───── TEXTO EM ESTUDO ─────

Diários de Sydney
15 de janeiro de 2005. Viajar é: colecionar benjamins. A eletricidade é uma só em qualquer lugar do mundo – vá lá, em alguns lugares é 110, em outros, 220. Mas a criatividade do ser humano é infinita, então cada país com representação diplomática na ONU se acha no direito de inventar sua própria tomada, pessoal e intransferível.
Não existe lógica nenhuma na adoção da tomada xis ou da tomada ípsilon – tipo assim, uma mesma tomada para todos os países de um mesmo continente, ou uma tomada pan-imperial para todas as ex-colônias de determinado país, ou uma tomada única para todos os países que usem leite de coco e/ou exagerem na pimenta. Não. A cena é recorrente. Lá pelas 11 e meia da noite, eu vou ligar o meu laptop, e só então descubro que todos, absolutamente todos os plugues que eu comprei desde a popularização dos computadores portáteis não servem no cantinho do planeta que, naquele instante preciso, eu chamo de lar. Eu pensei que já tinha resolvido esse problema para sempre, quando comprei, na França, um kit com plugues das mais variadas posições e orientações sexuais. Mas a Austrália me obrigou a sair no meio da noite e aumentar a minha coleção. Mais um pouco e eu vou precisar comprar uma pequena mochila só para carregar meus benjamins.

─────

§ TAREFA A CUMPRIR 1
Diga se cada afirmação concorda com o texto sobre as tomadas, respondendo sim ou não e citando literalmente as palavras decisivas: (a) em alguns lugares a eletricidade é de 110 e em outros de 220; (b) todos os países de um mesmo continente adotam uma única tomada; (c) o kit com plugues variados foi comprado na França.
§ TAREFA A CUMPRIR 2
Transcreva do texto sobre as tomadas, sem nenhuma alteração, o trecho que começa em "Diários de Sydney" e termina em "pessoal e intransferível.".

───── DADOS PARA ANÁLISE ─────

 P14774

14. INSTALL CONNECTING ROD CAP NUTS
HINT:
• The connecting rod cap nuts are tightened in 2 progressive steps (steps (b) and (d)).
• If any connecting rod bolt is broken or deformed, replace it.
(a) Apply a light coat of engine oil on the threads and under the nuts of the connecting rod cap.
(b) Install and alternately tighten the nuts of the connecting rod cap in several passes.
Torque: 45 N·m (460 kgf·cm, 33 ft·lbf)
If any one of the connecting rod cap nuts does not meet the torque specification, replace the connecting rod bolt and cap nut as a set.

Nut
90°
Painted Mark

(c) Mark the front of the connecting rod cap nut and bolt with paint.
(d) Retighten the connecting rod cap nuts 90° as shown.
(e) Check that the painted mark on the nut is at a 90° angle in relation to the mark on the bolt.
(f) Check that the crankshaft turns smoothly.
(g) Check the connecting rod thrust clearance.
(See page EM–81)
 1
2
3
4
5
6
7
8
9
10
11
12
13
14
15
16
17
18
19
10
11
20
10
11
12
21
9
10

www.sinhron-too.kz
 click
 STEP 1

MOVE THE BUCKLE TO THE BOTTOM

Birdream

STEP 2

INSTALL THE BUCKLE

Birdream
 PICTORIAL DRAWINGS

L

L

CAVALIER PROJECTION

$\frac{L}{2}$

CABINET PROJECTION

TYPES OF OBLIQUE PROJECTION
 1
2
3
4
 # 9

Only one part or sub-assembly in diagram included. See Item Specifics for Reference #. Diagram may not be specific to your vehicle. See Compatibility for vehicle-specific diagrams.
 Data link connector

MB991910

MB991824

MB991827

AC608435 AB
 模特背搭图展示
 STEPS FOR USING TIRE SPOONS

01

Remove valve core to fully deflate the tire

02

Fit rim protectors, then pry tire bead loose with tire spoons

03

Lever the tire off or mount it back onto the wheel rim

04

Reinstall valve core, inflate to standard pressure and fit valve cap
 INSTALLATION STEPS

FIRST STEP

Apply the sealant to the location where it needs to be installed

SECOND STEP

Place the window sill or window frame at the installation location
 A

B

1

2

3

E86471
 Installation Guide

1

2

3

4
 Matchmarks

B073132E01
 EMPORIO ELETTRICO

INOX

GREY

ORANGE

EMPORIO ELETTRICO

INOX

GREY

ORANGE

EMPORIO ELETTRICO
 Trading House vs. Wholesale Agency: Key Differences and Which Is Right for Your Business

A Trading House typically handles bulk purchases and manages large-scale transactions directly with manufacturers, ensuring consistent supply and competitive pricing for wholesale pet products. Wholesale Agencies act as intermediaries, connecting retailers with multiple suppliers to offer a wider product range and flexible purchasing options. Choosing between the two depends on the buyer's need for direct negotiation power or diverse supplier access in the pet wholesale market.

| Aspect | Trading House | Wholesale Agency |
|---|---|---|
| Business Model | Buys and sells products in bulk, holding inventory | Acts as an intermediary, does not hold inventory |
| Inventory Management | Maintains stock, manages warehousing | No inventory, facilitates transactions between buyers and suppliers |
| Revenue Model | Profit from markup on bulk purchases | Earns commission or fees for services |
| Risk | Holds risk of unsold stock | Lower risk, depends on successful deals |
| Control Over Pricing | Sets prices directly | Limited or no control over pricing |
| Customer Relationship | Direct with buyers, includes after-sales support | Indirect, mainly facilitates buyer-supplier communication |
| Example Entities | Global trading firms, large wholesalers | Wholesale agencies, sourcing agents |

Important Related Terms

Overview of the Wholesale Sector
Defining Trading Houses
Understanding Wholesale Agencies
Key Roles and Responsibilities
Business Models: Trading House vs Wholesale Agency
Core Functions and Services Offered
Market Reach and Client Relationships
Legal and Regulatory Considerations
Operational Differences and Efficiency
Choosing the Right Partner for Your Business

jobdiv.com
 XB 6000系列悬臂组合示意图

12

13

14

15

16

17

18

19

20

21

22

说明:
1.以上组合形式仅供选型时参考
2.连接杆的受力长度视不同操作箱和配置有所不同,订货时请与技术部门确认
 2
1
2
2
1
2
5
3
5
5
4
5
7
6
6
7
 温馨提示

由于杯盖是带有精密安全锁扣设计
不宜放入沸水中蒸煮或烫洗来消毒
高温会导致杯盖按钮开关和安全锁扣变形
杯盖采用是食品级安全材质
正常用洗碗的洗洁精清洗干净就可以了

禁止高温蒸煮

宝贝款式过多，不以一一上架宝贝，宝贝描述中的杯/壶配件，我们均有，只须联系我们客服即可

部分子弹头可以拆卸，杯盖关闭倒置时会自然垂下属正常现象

─────

§ RESULTADO ESPERADO 1
(a) Sim: "em alguns lugares é 110, em outros, 220".
(b) Não: "Não existe lógica nenhuma na adoção da tomada xis ou da tomada ípsilon".
(c) Sim: "quando comprei, na França, um kit com plugues das mais variadas posições e orientações sexuais".

§ RESULTADO ESPERADO 2
Diários de Sydney
15 de janeiro de 2005. Viajar é: colecionar benjamins. A eletricidade é uma só em qualquer lugar do mundo – vá lá, em alguns lugares é 110, em outros, 220. Mas a criatividade do ser humano é infinita, então cada país com representação diplomática na ONU se acha no direito de inventar sua própria tomada, pessoal e intransferível.